** START **

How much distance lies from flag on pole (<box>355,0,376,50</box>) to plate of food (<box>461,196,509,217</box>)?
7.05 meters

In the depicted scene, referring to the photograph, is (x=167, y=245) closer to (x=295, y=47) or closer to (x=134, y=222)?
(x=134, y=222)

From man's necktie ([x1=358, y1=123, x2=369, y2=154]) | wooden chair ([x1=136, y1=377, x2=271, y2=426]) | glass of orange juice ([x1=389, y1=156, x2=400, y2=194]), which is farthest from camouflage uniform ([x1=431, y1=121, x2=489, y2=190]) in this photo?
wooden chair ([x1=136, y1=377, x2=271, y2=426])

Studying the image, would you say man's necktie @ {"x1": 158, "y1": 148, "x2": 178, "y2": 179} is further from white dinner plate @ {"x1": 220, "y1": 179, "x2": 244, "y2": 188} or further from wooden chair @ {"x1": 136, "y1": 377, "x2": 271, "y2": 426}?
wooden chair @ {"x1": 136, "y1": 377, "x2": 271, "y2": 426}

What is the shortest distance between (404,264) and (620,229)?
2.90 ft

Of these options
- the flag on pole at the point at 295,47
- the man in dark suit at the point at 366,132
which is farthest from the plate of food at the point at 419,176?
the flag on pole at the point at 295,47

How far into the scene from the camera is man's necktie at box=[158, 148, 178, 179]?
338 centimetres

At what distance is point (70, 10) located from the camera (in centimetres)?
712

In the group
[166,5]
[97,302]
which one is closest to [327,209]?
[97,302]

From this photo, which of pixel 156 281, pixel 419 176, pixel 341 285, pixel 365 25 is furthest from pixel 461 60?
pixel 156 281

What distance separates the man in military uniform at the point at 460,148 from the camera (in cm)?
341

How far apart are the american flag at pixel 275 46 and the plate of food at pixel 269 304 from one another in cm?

** END **

▸ WRITTEN EXERCISE:
Lay out all the rows above as a JSON list of strings, one string per line, leaving out the blank lines.

▸ OUTPUT OF THE TASK:
[
  "How much distance lies from flag on pole (<box>355,0,376,50</box>) to plate of food (<box>461,196,509,217</box>)?",
  "7.05 meters",
  "In the depicted scene, referring to the photograph, is (x=167, y=245) closer to (x=295, y=47) or closer to (x=134, y=222)?",
  "(x=134, y=222)",
  "From man's necktie ([x1=358, y1=123, x2=369, y2=154]) | wooden chair ([x1=136, y1=377, x2=271, y2=426]) | glass of orange juice ([x1=389, y1=156, x2=400, y2=194]), which is farthest from camouflage uniform ([x1=431, y1=121, x2=489, y2=190]) in this photo?",
  "wooden chair ([x1=136, y1=377, x2=271, y2=426])",
  "Studying the image, would you say man's necktie @ {\"x1\": 158, \"y1\": 148, \"x2\": 178, \"y2\": 179} is further from white dinner plate @ {\"x1\": 220, \"y1\": 179, \"x2\": 244, \"y2\": 188} or further from wooden chair @ {\"x1\": 136, \"y1\": 377, \"x2\": 271, \"y2\": 426}?",
  "wooden chair @ {\"x1\": 136, \"y1\": 377, \"x2\": 271, \"y2\": 426}",
  "What is the shortest distance between (404,264) and (620,229)?",
  "2.90 ft",
  "Of these options",
  "- the flag on pole at the point at 295,47",
  "- the man in dark suit at the point at 366,132",
  "which is farthest from the plate of food at the point at 419,176?",
  "the flag on pole at the point at 295,47",
  "How far into the scene from the camera is man's necktie at box=[158, 148, 178, 179]?",
  "338 centimetres",
  "At what distance is point (70, 10) located from the camera (in centimetres)?",
  "712",
  "In the group",
  "[166,5]",
  "[97,302]",
  "which one is closest to [327,209]?",
  "[97,302]",
  "From this photo, which of pixel 156 281, pixel 419 176, pixel 341 285, pixel 365 25 is furthest from pixel 461 60?",
  "pixel 156 281",
  "What distance separates the man in military uniform at the point at 460,148 from the camera (in cm)?",
  "341",
  "How far apart are the american flag at pixel 275 46 and the plate of food at pixel 269 304 from one another in cm?"
]